* _What the task requires_: Repeat exactly, and only, the lines running from the one that holds "Survey position pos(57,161)." to the end of the records.

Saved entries
________
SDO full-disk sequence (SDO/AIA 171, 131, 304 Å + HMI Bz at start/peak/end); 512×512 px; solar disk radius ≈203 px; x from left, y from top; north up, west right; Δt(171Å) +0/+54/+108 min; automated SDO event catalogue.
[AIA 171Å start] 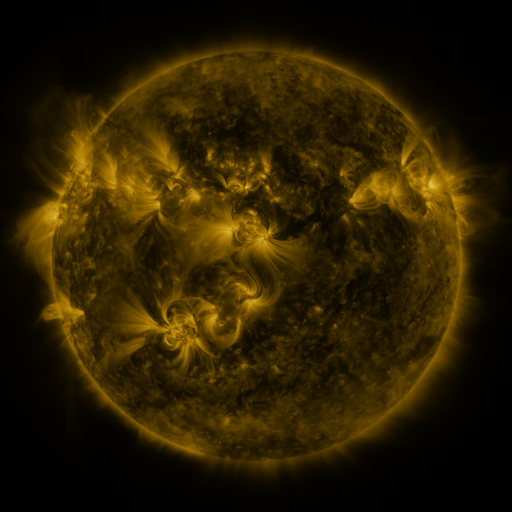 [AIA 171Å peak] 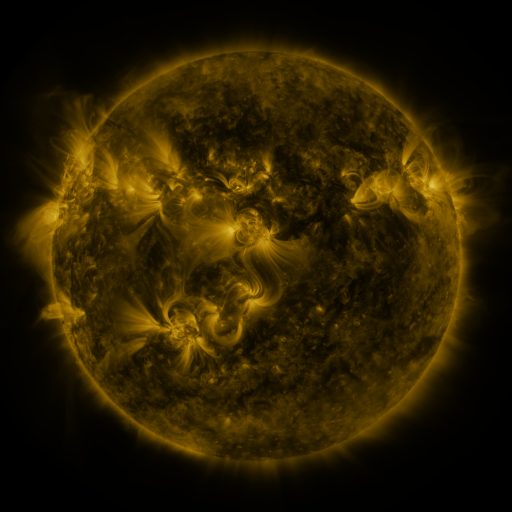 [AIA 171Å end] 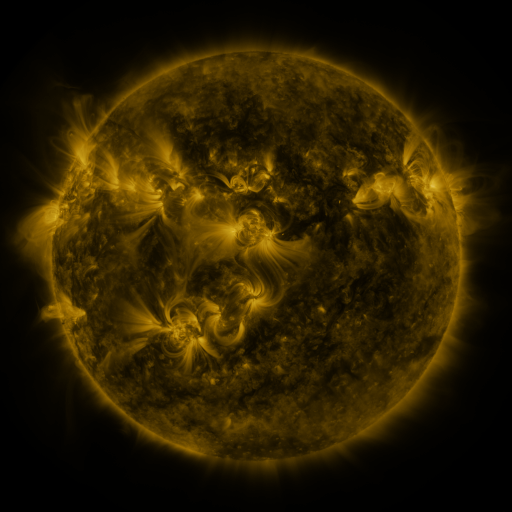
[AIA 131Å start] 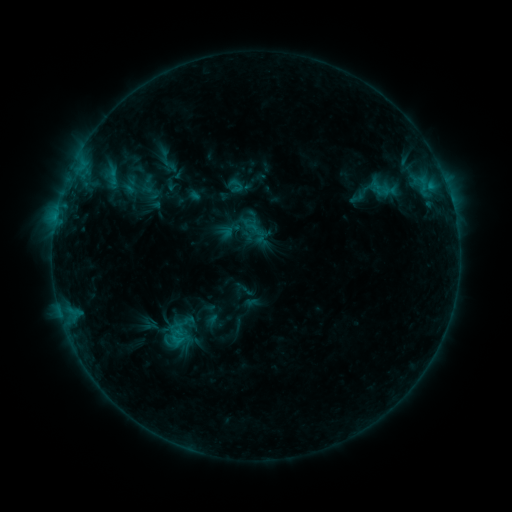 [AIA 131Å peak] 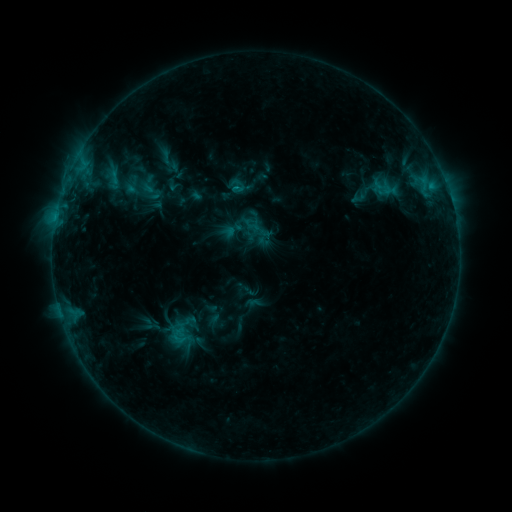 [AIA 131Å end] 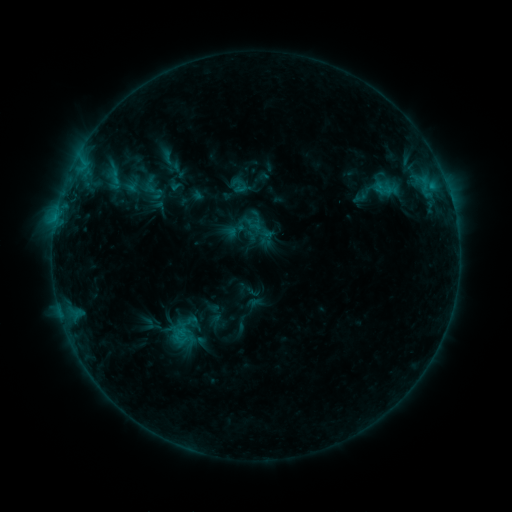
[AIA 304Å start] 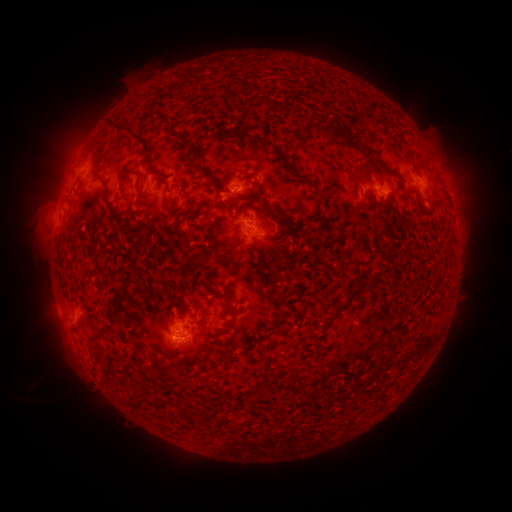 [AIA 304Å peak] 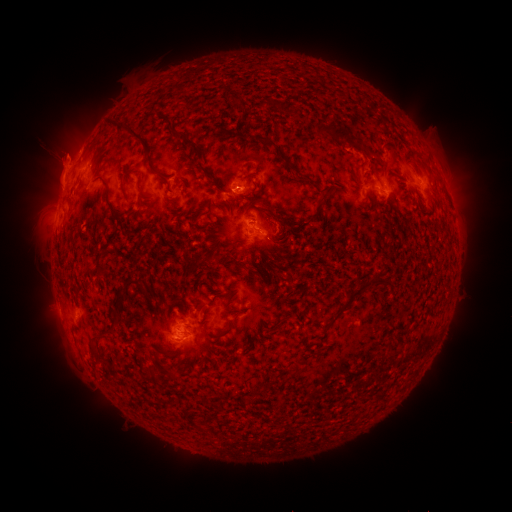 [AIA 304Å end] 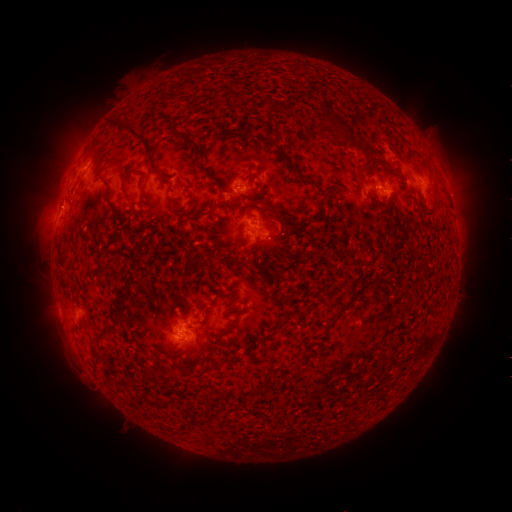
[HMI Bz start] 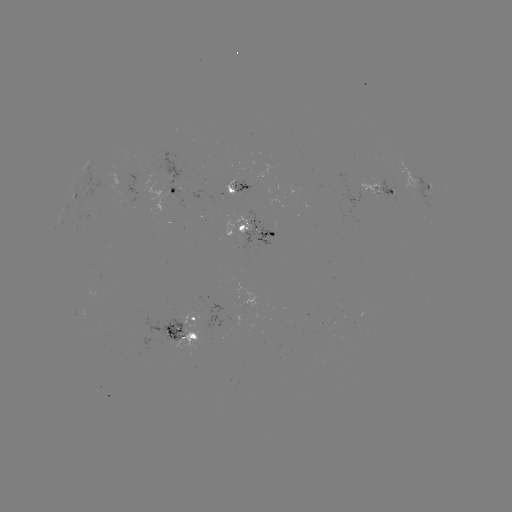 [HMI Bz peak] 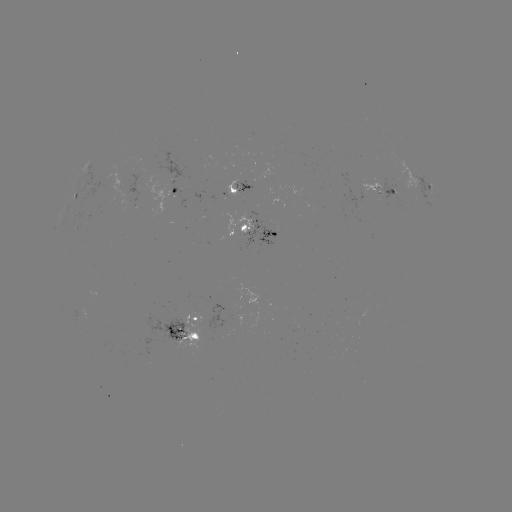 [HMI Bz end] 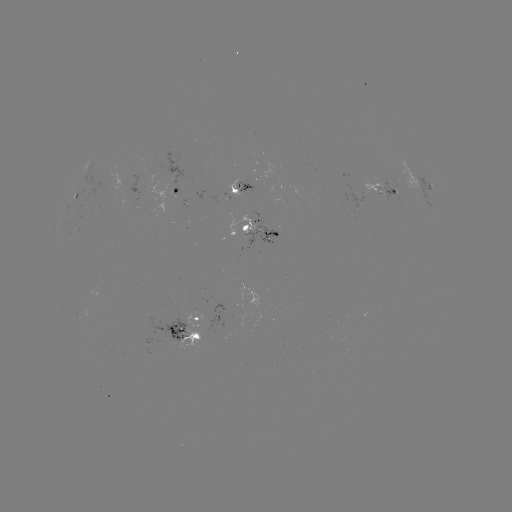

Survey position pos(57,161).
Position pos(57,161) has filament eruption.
________
* _Response_:
Survey position pos(57,161).
Position pos(57,161) has filament eruption.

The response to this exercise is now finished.